A.T.S. Melbourne, Inc. sought a writ of prohibition from this court to require the disqualification of a trial judge from further participation in a lawsuit pending in the Eighteenth Judicial Circuit.1 We find that the motion for disqualification, attached affidavits, and the excerpt from sworn testimony taken before the lower court at a hearing on the motion on May 17, 1985, were legally sufficient to require recusal of the trial judge in this case.

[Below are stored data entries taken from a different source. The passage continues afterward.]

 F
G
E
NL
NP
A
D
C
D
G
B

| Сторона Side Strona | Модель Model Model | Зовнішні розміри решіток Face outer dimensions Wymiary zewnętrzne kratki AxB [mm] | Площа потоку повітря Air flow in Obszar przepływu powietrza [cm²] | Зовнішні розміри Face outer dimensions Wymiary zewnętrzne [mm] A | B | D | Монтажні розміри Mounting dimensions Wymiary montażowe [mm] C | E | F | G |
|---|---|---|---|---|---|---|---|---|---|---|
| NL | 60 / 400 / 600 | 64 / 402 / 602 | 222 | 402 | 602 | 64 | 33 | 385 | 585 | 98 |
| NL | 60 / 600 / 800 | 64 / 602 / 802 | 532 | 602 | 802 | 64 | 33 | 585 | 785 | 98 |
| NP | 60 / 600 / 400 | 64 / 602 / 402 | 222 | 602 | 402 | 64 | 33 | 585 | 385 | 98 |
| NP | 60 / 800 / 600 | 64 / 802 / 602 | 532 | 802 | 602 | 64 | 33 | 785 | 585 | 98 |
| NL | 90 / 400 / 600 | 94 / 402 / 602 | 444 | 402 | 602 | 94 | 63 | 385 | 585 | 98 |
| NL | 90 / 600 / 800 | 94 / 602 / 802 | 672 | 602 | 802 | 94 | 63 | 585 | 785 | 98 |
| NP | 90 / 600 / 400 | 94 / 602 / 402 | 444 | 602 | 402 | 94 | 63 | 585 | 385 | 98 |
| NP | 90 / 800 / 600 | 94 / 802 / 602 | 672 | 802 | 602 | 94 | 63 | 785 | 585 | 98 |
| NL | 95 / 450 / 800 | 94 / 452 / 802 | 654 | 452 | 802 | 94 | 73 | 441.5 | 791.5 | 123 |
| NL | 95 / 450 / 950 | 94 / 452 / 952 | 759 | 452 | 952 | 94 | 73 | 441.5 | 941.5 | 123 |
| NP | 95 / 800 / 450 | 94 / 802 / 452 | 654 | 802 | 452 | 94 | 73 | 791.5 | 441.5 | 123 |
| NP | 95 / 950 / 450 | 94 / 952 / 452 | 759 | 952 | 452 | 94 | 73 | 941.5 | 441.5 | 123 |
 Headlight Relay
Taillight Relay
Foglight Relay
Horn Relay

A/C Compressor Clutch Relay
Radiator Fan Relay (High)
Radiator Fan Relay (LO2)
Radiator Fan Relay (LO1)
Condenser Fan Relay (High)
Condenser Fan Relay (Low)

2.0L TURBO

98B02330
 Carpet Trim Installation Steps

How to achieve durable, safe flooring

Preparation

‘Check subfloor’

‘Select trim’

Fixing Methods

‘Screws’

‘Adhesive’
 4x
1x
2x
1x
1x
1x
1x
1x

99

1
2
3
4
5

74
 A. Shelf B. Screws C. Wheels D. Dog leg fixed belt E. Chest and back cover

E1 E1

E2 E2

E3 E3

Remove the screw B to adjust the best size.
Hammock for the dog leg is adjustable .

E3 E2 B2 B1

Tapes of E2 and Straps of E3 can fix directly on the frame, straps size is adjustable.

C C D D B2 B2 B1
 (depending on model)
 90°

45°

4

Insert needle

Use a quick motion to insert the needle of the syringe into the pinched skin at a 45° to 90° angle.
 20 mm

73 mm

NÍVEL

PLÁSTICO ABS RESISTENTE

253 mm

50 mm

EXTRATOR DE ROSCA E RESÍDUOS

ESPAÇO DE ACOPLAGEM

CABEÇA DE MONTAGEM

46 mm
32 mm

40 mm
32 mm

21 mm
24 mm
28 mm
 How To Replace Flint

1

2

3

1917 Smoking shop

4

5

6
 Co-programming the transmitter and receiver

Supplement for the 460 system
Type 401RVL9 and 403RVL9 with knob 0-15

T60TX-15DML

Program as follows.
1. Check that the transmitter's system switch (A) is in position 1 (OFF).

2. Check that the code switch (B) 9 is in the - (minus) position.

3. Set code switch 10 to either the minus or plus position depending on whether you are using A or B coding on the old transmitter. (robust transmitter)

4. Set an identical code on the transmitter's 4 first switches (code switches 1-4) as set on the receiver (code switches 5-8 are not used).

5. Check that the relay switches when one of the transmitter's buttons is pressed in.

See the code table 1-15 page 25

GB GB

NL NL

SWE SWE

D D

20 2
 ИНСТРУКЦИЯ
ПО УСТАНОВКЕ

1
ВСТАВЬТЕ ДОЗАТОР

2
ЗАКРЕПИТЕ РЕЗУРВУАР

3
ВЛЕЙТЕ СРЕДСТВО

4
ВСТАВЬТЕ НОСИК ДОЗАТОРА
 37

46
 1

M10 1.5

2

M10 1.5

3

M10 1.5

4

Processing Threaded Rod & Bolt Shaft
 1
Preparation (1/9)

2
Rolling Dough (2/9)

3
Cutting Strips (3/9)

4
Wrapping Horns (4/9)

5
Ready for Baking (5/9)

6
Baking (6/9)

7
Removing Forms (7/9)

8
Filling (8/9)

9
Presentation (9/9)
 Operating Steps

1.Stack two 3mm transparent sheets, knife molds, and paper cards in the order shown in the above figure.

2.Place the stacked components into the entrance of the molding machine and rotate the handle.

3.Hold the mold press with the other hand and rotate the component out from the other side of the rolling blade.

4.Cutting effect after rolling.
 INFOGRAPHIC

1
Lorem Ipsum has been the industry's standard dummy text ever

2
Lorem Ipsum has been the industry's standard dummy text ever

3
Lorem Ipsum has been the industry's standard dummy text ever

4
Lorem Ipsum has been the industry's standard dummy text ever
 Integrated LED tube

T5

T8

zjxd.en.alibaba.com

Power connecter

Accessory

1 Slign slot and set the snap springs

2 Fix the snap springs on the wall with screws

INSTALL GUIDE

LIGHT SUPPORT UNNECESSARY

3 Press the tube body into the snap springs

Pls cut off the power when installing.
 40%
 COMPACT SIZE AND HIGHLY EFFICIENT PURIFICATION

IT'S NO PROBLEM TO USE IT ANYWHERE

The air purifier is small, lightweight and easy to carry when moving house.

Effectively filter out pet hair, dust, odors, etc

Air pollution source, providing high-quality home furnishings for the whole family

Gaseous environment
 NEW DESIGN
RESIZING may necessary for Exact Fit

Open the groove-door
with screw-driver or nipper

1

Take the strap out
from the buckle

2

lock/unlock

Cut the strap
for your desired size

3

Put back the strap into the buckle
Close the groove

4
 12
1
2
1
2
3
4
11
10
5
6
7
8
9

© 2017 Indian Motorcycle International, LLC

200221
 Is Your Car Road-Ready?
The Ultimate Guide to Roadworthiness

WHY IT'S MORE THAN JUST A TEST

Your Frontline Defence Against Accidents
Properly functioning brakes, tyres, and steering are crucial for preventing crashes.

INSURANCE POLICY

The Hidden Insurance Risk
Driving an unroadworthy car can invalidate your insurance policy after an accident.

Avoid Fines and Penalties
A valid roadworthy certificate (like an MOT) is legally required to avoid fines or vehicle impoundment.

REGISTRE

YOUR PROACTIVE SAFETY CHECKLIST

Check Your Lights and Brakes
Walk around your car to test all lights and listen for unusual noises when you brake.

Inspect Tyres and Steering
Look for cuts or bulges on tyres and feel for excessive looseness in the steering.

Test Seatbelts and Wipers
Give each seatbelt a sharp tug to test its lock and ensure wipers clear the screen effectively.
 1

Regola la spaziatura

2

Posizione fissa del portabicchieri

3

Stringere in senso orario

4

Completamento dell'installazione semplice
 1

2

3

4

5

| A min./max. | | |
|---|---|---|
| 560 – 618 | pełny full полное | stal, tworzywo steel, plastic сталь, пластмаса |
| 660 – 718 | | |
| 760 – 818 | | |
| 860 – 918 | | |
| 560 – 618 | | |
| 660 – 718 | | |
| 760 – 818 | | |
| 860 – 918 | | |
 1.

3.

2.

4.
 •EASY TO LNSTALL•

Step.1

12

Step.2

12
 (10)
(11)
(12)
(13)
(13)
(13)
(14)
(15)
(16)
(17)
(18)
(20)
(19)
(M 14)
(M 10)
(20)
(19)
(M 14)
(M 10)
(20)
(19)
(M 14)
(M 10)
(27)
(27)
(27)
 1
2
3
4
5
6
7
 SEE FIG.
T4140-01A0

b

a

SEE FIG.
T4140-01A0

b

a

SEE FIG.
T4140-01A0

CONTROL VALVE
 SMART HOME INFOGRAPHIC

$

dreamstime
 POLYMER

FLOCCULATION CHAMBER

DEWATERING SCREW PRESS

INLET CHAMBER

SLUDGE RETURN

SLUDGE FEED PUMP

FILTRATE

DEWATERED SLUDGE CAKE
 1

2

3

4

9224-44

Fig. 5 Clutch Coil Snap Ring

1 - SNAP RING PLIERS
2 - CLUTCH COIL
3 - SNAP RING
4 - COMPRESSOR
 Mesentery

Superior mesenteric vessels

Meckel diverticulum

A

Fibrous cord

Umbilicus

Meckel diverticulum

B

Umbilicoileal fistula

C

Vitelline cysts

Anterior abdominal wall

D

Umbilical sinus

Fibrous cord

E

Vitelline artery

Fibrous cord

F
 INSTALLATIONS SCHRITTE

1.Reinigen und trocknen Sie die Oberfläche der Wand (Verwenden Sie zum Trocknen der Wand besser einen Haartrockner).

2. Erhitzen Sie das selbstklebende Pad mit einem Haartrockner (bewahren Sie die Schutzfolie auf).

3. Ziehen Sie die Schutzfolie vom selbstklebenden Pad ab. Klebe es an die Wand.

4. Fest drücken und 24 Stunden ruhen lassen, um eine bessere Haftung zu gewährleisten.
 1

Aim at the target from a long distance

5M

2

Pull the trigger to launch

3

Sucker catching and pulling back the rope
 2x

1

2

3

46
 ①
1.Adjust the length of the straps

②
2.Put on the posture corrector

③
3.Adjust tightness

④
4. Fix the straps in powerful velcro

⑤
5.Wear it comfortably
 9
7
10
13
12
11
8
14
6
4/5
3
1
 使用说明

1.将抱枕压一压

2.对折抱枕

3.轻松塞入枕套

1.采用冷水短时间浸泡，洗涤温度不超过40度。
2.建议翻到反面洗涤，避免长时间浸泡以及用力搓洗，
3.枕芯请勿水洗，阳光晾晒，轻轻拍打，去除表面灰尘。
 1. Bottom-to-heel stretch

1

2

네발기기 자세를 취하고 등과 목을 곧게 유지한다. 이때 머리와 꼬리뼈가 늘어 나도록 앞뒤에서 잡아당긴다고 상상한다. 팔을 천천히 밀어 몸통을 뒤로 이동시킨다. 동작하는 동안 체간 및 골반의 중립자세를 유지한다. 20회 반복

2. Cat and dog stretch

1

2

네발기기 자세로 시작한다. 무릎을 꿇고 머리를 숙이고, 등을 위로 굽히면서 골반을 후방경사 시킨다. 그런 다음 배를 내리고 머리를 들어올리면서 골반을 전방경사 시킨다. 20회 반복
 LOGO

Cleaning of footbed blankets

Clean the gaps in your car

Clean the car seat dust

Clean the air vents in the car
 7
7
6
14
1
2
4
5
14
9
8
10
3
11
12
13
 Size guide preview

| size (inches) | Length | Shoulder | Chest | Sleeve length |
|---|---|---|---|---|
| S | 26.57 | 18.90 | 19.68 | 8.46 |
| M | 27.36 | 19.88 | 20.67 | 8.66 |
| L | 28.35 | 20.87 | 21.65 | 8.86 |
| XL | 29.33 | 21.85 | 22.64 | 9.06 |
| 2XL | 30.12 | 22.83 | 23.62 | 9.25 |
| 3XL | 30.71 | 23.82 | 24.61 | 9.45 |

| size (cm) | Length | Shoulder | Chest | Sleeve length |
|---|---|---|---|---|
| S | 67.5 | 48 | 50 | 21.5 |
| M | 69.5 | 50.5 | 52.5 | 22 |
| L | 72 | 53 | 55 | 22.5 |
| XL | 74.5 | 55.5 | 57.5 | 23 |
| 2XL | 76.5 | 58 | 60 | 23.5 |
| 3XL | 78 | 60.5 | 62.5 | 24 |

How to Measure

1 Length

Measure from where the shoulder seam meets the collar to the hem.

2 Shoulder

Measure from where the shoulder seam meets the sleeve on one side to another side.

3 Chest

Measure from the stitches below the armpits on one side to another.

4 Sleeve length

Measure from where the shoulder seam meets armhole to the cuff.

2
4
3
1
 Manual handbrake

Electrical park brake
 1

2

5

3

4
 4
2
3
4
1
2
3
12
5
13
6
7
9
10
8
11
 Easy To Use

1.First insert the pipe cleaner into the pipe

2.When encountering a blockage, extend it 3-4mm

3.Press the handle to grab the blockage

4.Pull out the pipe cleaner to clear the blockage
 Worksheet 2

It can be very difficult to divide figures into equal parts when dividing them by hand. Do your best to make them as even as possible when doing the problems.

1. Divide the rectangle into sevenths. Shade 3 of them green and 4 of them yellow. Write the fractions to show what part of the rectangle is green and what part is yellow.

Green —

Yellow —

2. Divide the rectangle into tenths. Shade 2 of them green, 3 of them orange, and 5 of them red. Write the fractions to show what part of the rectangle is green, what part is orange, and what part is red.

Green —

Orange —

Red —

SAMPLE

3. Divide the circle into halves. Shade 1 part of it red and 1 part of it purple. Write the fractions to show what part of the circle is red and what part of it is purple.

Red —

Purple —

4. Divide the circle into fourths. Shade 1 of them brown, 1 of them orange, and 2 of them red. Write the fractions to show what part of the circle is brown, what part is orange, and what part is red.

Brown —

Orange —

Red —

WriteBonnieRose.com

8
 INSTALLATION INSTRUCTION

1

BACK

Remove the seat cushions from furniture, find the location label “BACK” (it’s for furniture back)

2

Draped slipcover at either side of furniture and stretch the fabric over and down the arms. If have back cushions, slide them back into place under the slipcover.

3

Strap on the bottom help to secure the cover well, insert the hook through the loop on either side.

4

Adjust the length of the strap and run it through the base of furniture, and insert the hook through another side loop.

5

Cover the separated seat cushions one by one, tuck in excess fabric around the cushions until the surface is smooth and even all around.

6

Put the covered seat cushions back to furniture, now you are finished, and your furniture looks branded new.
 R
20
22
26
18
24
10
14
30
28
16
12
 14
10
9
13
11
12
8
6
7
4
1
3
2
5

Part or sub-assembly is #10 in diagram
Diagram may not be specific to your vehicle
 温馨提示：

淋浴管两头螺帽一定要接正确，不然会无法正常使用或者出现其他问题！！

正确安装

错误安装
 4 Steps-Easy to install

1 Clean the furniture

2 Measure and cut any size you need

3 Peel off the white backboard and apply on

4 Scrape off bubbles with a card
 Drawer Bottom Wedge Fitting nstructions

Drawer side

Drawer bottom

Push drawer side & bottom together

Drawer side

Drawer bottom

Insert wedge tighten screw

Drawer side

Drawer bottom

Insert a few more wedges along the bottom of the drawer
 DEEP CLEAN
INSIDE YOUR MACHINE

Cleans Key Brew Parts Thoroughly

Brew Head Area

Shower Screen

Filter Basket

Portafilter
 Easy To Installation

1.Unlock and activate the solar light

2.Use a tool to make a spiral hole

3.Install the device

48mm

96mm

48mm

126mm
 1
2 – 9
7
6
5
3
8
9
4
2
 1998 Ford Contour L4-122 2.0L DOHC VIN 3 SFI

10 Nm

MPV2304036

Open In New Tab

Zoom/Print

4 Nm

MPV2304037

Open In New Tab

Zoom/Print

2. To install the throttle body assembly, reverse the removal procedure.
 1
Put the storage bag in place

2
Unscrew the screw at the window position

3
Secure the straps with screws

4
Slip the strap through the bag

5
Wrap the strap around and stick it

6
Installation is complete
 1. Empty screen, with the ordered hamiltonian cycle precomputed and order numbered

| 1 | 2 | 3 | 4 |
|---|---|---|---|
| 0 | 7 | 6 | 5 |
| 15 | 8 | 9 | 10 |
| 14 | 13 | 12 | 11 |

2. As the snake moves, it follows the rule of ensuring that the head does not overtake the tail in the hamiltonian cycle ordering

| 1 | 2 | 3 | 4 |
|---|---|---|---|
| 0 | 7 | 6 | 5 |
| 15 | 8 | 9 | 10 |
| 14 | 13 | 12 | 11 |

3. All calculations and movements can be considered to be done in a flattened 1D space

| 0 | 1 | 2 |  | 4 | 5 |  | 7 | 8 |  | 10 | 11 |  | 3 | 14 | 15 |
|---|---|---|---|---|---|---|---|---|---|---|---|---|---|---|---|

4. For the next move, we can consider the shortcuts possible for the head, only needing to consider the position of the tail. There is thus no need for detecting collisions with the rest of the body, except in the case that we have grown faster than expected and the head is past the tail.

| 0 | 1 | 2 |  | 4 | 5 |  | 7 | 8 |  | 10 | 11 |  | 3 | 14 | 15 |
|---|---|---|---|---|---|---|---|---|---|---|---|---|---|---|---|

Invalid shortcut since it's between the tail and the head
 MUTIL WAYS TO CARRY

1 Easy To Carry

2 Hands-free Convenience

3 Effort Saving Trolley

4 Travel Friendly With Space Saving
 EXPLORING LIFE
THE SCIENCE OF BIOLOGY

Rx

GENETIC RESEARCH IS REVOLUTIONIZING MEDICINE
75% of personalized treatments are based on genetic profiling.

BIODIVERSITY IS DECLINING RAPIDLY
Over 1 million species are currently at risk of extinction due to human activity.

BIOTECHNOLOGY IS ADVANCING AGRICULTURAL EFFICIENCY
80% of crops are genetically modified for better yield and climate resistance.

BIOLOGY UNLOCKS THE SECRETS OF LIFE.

At the hearing, the trial judge denied the facts of an alleged ex parte communication, and his own ability to be impartial, although that matter was also disputed by petitioner. “When a judge has looked beyond the mere legal sufficiency of a suggestion of prejudice and attempted to refute the charges of partiality, he has then exceeded the proper scope of his inquiry, and on that basis alone established grounds for his disqualification.” Bundy v. Rudd, 366 So.2d 440, 442 (Fla.1978); Gieseke v. Moriarty, 471 So.2d 80 (Fla. 4th DCA 1985); Mangina v. Cornelius, 462 So.2d 602 (Fla. 5th DCA 1985); State ex rel. Zacke v. Woodson, 399 So.2d 7 (Fla. 5th DCA 1981); see R.P. Hewitt Associates v. Hunt, 411 So.2d 266 (Fla. 1st DCA 1982); State v. Testa, 414 So.2d 38 (Fla. 3rd DCA 1982).
Accordingly, we grant the writ of prohibition and remand this cause for further proceedings.
ISSUE WRIT; REMAND.
DAUKSCH, FRANK D. UPCHURCH, Jr., and SHARP, JJ., concur.. Case No. 85-1989-CA-D.